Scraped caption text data
== Segment start ==

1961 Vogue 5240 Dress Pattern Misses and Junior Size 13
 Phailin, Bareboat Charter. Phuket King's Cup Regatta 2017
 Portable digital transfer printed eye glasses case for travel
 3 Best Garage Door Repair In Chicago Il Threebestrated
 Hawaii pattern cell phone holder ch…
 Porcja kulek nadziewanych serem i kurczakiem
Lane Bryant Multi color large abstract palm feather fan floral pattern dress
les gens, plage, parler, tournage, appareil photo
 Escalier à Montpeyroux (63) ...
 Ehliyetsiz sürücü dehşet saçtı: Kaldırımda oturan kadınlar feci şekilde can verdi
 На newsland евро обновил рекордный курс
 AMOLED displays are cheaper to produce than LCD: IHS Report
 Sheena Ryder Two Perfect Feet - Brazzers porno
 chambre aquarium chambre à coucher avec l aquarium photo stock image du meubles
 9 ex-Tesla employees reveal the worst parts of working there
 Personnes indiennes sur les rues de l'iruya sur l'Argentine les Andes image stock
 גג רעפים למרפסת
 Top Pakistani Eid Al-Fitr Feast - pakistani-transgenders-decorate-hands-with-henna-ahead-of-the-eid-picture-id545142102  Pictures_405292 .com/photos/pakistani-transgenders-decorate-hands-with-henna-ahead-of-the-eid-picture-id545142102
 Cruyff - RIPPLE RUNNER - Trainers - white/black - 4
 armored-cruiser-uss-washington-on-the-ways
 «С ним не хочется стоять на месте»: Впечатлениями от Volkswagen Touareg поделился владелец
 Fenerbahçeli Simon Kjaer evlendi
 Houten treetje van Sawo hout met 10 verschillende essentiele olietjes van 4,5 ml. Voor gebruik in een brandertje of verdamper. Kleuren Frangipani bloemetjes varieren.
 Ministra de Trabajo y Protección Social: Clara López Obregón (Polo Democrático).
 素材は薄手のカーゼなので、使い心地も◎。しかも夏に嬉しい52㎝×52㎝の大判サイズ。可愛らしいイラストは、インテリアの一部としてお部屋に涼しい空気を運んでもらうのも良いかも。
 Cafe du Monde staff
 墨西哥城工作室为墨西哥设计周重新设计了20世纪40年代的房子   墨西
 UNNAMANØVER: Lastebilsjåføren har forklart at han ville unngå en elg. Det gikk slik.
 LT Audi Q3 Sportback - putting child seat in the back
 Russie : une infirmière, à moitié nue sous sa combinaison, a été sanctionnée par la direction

== Segment end ==

▸ Your goal: What is needed is every line from the start of the entries through the line containing "Hawaii pattern cell phone holder ch…", returned word for word and nothing else.

▸ Your solution:
1961 Vogue 5240 Dress Pattern Misses and Junior Size 13
 Phailin, Bareboat Charter. Phuket King's Cup Regatta 2017
 Portable digital transfer printed eye glasses case for travel
 3 Best Garage Door Repair In Chicago Il Threebestrated
 Hawaii pattern cell phone holder ch…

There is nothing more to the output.